Date: Mar 25, 2022

Time: 14:00 - 15:00

Location: over Zoom

DSRC Seminar | On the Bias Problems in Few-shot Learning

Abstract:  
Few-shot image classification aims to quickly adapt neural networks to new classification tasks with a few shots, where a distribution shift in categories, domains or class granularities usually appears. This task distribution shift brings a research problem of how to deal with knowledge transfer between the support classes and the query class. In this talk, I will introduce several recent researches for few-shot learning. Firstly, we observe that knowledge learned from image background at training may be harmful for few-shot evaluation at test time. This finding identifies an important characteristic of few-shot classification that distinguishes itself from normal classification tasks. To alleviate the bias introduced by the backgrounds, we design a framework called COSOC. Secondly, we discuss the channel bias problem in image representations that exists in task distribution shift at test-time. We present algorithms to solve these feature bias problems, which correct the biased representations of a given test image by exploiting useful information of the class in the training set that is most relevant to the test image.

Bio:
Dr.
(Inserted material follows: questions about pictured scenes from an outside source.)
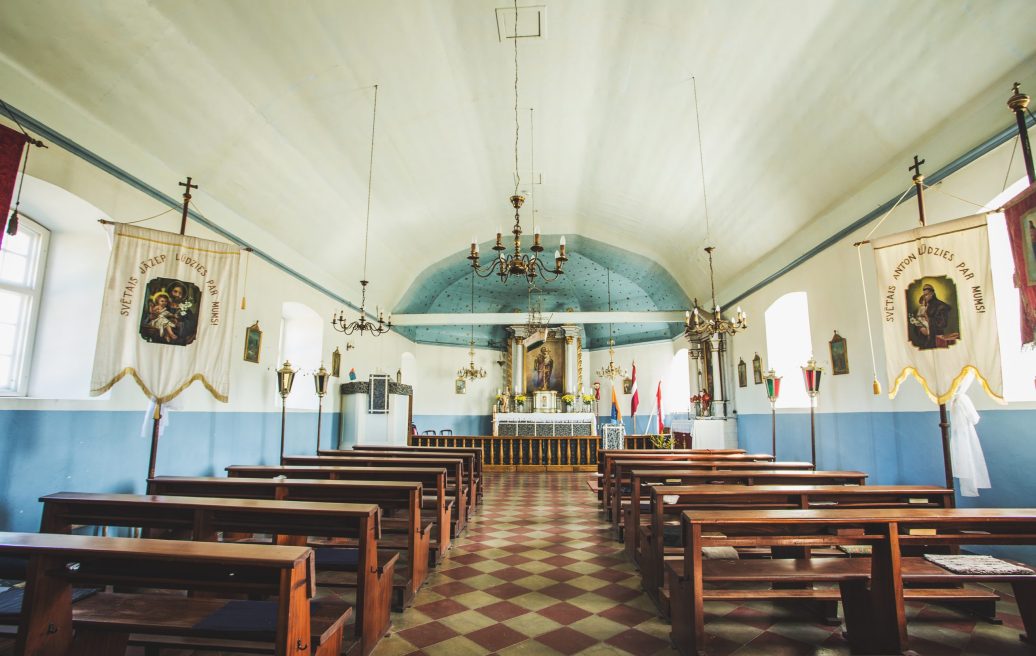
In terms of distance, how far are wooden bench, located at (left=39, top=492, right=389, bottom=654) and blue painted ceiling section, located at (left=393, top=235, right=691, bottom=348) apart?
869cm

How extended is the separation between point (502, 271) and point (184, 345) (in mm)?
3138

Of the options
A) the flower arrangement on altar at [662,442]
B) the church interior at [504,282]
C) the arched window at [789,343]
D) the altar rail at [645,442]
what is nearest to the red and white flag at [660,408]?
the altar rail at [645,442]

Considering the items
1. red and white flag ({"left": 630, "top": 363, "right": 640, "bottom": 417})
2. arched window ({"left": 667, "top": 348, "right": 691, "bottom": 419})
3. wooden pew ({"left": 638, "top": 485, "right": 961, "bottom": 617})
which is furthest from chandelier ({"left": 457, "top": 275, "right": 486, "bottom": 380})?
wooden pew ({"left": 638, "top": 485, "right": 961, "bottom": 617})

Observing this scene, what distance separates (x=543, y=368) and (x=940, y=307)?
11829mm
Zenglin Xu is a professor at Harbin Institute of Technology Shenzhen and he is also affiliated with Peng Cheng Lab.
He received the Ph.D. degree in computer science and engineering from the Chinese University of Hong Kong. He has been working at Michigan State University, Cluster of Excellence at Saarland University and Max Planck Institute for Informatics, Purdue University, and University of Electronic Science and Technology of China.
Dr. Xu’s research interests include machine learning and its applications in computer vision, natural language processing, and health informatics. He is a board of governor of INNS. He currently serves as an associate editor to Neural Networks and Neurocomputing. He is the recipient of the outstanding student paper honorable mention of AAAI 2015, the best student paper runner up of ACML 2016, and the 2016 young researcher award from APNNS.